Let X and Y denote the population of two different chemicals

Let X and Y denote the population of two different chemicals found in a sample mixture of chemicals used as an insecticide.
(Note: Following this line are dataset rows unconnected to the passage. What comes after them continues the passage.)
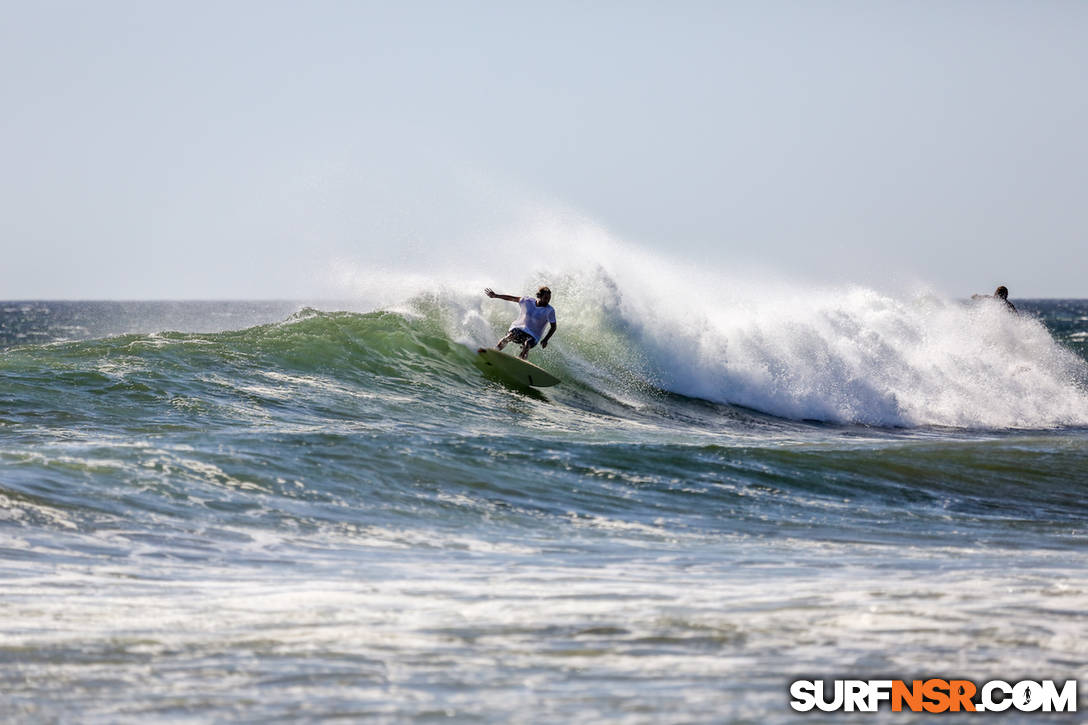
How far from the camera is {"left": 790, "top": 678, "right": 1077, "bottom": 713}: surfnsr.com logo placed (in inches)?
161

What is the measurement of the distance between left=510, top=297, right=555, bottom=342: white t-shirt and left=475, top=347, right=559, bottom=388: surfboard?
45 cm

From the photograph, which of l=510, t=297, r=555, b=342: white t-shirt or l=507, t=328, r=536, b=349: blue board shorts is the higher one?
l=510, t=297, r=555, b=342: white t-shirt

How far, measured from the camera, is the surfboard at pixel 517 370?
16.2m

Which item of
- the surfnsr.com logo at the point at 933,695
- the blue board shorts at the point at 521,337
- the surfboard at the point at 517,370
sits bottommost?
the surfnsr.com logo at the point at 933,695

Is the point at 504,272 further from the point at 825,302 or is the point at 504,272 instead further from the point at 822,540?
the point at 822,540

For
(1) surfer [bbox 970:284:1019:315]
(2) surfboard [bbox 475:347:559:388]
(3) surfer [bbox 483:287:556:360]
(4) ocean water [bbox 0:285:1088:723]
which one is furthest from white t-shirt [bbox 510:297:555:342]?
(1) surfer [bbox 970:284:1019:315]

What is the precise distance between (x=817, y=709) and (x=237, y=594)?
3081 millimetres

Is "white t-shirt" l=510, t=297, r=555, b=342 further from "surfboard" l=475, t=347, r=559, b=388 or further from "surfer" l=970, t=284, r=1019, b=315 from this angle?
"surfer" l=970, t=284, r=1019, b=315

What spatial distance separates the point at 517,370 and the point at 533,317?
833 mm

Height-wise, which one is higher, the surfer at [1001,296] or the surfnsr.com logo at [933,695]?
the surfer at [1001,296]

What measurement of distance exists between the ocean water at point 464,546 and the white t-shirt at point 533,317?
936 mm

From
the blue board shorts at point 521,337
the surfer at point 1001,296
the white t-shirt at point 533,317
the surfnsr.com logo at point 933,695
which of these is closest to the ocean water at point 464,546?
the surfnsr.com logo at point 933,695

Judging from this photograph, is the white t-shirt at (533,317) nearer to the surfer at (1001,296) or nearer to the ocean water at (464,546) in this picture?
the ocean water at (464,546)

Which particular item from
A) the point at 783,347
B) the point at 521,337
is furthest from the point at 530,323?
the point at 783,347
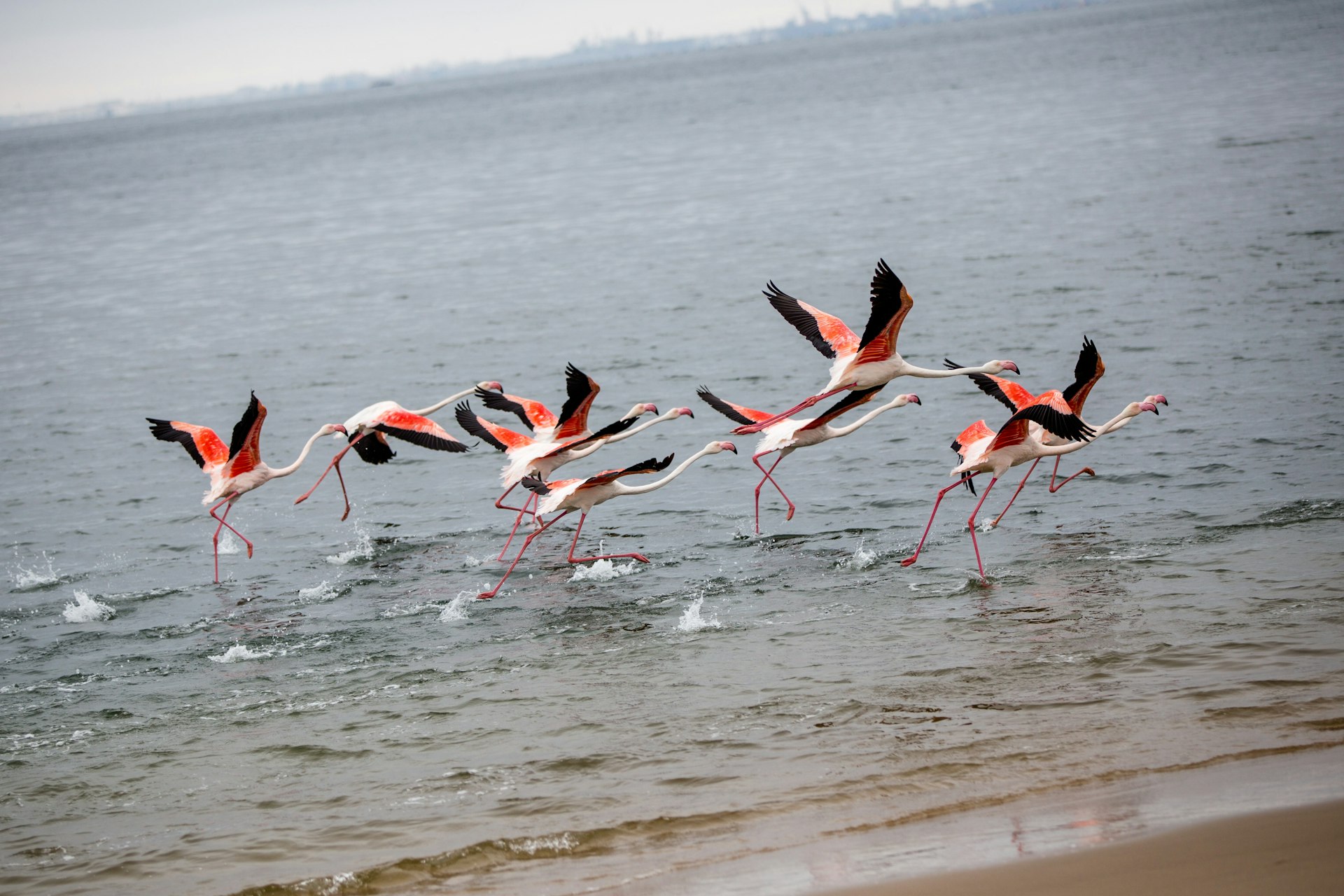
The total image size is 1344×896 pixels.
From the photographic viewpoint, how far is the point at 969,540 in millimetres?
13070

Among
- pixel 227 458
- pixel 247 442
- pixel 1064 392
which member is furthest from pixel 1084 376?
pixel 227 458

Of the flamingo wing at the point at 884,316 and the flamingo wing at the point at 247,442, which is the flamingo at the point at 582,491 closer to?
the flamingo wing at the point at 884,316

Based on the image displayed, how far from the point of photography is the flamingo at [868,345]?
11.3 m

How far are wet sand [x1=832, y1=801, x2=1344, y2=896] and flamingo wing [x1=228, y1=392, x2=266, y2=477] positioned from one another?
8878 millimetres

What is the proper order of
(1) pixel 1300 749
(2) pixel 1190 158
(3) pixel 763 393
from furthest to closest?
(2) pixel 1190 158 < (3) pixel 763 393 < (1) pixel 1300 749

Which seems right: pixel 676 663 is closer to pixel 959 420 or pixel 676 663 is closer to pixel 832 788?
pixel 832 788

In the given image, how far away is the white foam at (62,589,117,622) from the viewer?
42.9 ft

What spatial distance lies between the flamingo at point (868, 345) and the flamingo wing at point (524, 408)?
2228 millimetres

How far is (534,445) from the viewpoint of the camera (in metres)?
13.8

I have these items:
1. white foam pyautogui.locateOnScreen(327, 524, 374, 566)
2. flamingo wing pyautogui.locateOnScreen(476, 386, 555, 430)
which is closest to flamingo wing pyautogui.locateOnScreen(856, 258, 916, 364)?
flamingo wing pyautogui.locateOnScreen(476, 386, 555, 430)

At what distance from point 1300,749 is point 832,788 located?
2705 millimetres

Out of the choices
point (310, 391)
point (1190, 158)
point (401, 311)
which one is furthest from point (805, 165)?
point (310, 391)

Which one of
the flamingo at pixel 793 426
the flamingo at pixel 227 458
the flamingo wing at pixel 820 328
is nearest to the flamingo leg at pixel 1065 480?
the flamingo at pixel 793 426

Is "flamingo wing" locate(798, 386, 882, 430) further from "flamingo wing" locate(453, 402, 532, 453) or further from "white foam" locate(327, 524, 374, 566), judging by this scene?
"white foam" locate(327, 524, 374, 566)
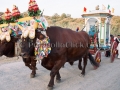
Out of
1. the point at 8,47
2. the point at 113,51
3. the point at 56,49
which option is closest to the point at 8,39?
the point at 8,47

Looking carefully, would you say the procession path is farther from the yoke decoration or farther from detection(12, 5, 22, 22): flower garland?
detection(12, 5, 22, 22): flower garland

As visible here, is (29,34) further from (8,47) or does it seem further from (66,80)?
(66,80)

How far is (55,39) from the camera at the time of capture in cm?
410

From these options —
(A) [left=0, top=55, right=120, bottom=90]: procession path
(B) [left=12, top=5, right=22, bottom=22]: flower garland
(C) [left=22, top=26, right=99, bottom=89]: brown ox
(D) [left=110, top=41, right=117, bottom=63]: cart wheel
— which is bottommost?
(A) [left=0, top=55, right=120, bottom=90]: procession path

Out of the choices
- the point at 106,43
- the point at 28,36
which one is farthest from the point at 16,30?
the point at 106,43

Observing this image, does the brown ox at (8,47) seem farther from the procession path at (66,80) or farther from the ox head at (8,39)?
the procession path at (66,80)

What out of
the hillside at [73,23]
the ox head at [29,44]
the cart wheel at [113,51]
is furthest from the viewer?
the hillside at [73,23]

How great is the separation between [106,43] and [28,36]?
18.0ft

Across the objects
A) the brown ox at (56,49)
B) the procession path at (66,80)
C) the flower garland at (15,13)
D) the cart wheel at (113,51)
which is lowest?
the procession path at (66,80)

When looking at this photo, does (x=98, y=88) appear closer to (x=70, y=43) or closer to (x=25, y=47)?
(x=70, y=43)

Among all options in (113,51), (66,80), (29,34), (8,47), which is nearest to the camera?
(29,34)

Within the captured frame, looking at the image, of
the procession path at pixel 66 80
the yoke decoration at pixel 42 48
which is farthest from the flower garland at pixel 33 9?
the procession path at pixel 66 80

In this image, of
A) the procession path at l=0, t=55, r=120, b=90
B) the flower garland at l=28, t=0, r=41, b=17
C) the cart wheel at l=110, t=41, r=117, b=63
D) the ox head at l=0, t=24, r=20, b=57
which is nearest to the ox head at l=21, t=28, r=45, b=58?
the flower garland at l=28, t=0, r=41, b=17

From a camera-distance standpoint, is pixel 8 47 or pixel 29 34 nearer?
pixel 29 34
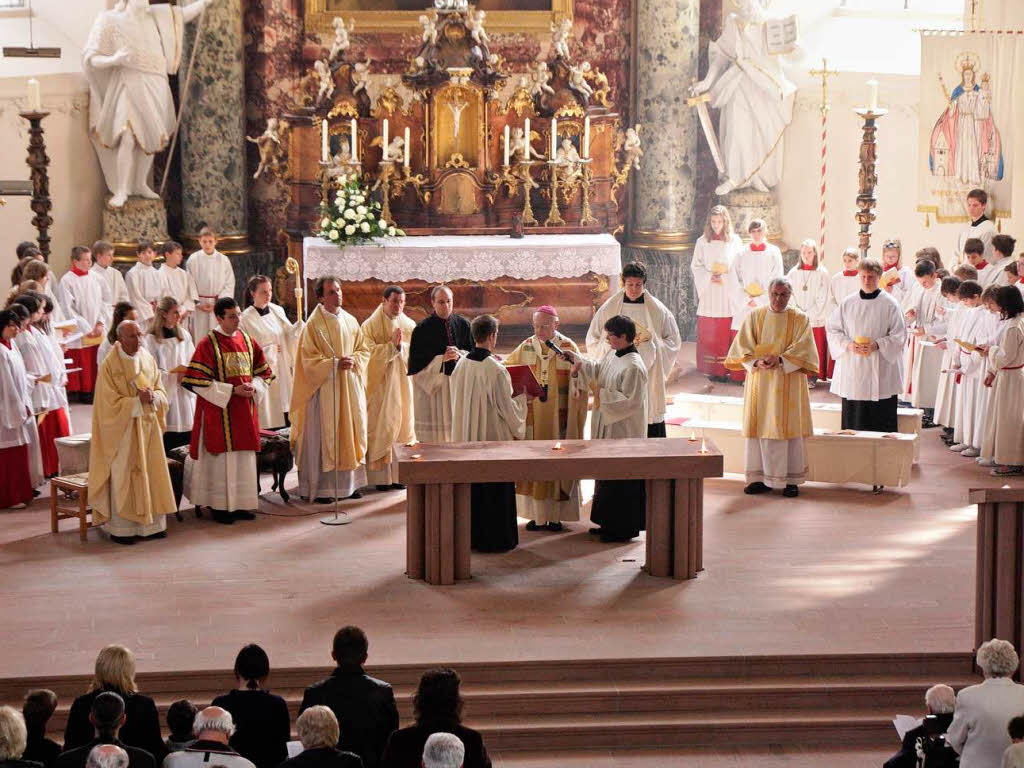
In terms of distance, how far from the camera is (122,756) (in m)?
5.48

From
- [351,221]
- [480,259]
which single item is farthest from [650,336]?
Answer: [351,221]

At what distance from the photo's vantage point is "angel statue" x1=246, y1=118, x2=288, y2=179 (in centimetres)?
1722

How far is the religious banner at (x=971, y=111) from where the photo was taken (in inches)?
576

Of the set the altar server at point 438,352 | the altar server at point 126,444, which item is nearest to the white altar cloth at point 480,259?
the altar server at point 438,352

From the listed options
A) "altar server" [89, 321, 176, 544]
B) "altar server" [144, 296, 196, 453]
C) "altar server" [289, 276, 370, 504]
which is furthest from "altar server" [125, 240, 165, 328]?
"altar server" [89, 321, 176, 544]

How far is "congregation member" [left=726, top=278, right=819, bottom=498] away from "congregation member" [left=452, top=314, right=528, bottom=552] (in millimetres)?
2299

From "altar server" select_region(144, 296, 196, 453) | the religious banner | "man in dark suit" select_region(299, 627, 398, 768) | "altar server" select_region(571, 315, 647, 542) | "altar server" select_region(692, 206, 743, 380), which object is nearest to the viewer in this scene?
"man in dark suit" select_region(299, 627, 398, 768)

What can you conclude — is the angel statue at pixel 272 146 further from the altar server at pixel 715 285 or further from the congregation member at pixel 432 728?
the congregation member at pixel 432 728

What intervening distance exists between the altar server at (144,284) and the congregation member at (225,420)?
4.55m

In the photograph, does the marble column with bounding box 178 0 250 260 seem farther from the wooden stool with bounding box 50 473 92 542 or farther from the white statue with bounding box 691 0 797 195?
the wooden stool with bounding box 50 473 92 542

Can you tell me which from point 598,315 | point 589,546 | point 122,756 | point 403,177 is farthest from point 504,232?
point 122,756

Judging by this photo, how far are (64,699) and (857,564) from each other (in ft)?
16.6

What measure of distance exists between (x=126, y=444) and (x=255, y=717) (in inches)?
180

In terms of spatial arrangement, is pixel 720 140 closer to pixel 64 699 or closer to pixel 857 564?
pixel 857 564
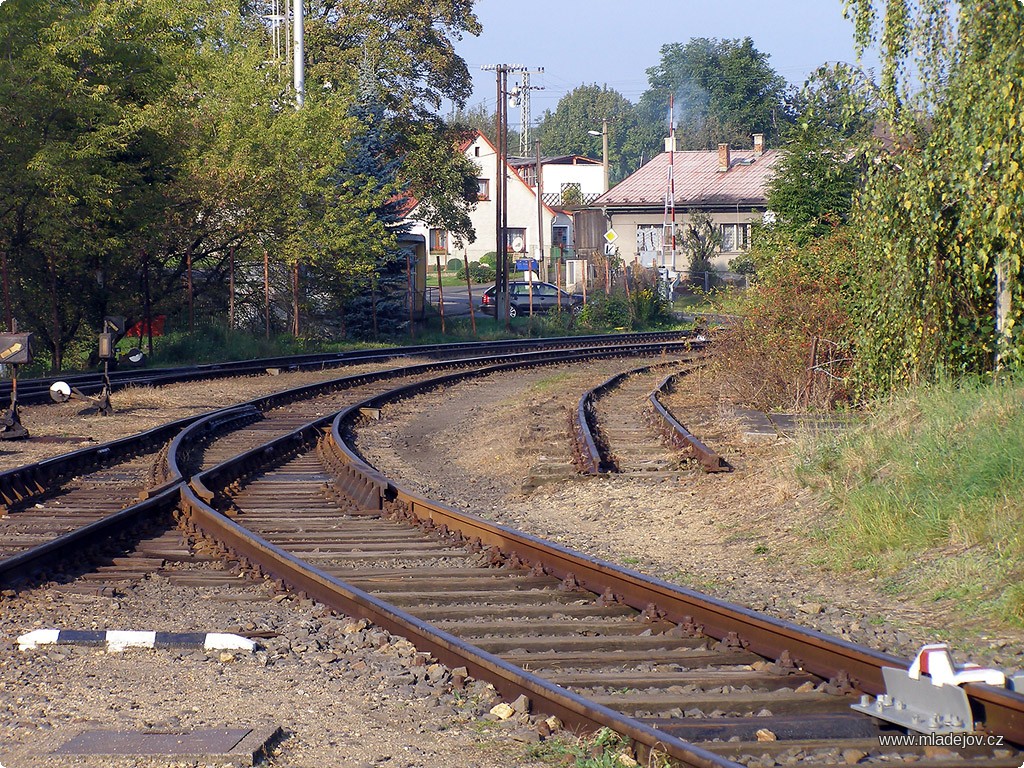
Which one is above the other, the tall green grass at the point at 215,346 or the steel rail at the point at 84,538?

Suppose X1 and X2 have joint pdf given by f(x,y) = { 2 for 0 LE x LE 1,0 LE y LE 1,0 LE x + Y LE 1, elsewhere Find Pr (X Le 2/3, Y LE 2/3); Find Pr (X LE 1/2, Y LE 1/4); Find Pr (X LE 1/2 Y LE 1/2); Find marginal densities for X and Y.

Solution

a)

P(X<=2/3, Y<=2/3)
= twice integrate over region x<=2/3, y<=2/3 of f(x, y) dA
= twice integrate over region x<=2/3, y<=2/3, 0<= x <= 1, 0<=y<=1, 0<= x+y <= 1 of 2 dA

= integral from 0 to 1/3 integral from 0 to 2/3 of 2 dydx
+ integral from 1/3 to 2/3 integral from 0 to 1-x of 2 dydx

= (1/3)(2/3)(2) + 2(1/2)(-1)[(1 - (2/3))^2 - (1 - (1/3))^2]
= 4/9 - (1/9 - 4/9)
= 7/9. Answer

2)

P(X<=1/2, Y<=1/4)
= twice integrate over region x<=1/2, y<=1/4 of f(x, y) dA
= twice integrate over region x<=1/2, y<=1/4, 0<= x <= 1, 0<=y<=1, 0<= x+y <= 1 of 2 dA
= integral from 0 to 1/2 integral from 0 to 1/4 of 2 dydx
= (1/2)(1/4)(2)
= 1/4. Answer

3)

P(X<= 1/2|Y <= 1/2)

= P(X<= 1/2, Y <= 1/2) / P(Y <= 1/2).

P(X<=1/2, Y<=1/2)
= twice integrate over region x<=1/2, y<=1/2 of f(x, y) dA
= twice integrate over region x<=1/2, y<=1/2, 0<= x <= 1, 0<=y<=1, 0<= x+y <= 1 of 2 dA
= integral from 0 to 1/2 integral from 0 to 1/2 of 2 dydx
= (1/2)(1/2)(2)
= 1/2.

P(Y<=1/2)
= twice integrate over region y<=1/2 of f(x, y) dA
= twice integrate over region y<=1/2, 0<= x <= 1, 0<=y<=1, 0<= x+y <= 1 of 2 dA
= integral from 0 to 1/2 integral from 0 to 1-y of 2 dxdy
= 2(1/2)(-1)[(1 - (1/2))^2 - (1 - 0)^2]
= -(1/4 - 1)
= 3/4.

Hence , , P(X<= 1/2|Y <= 1/2) = (1/2) / (3/4) = 2/3 Answer.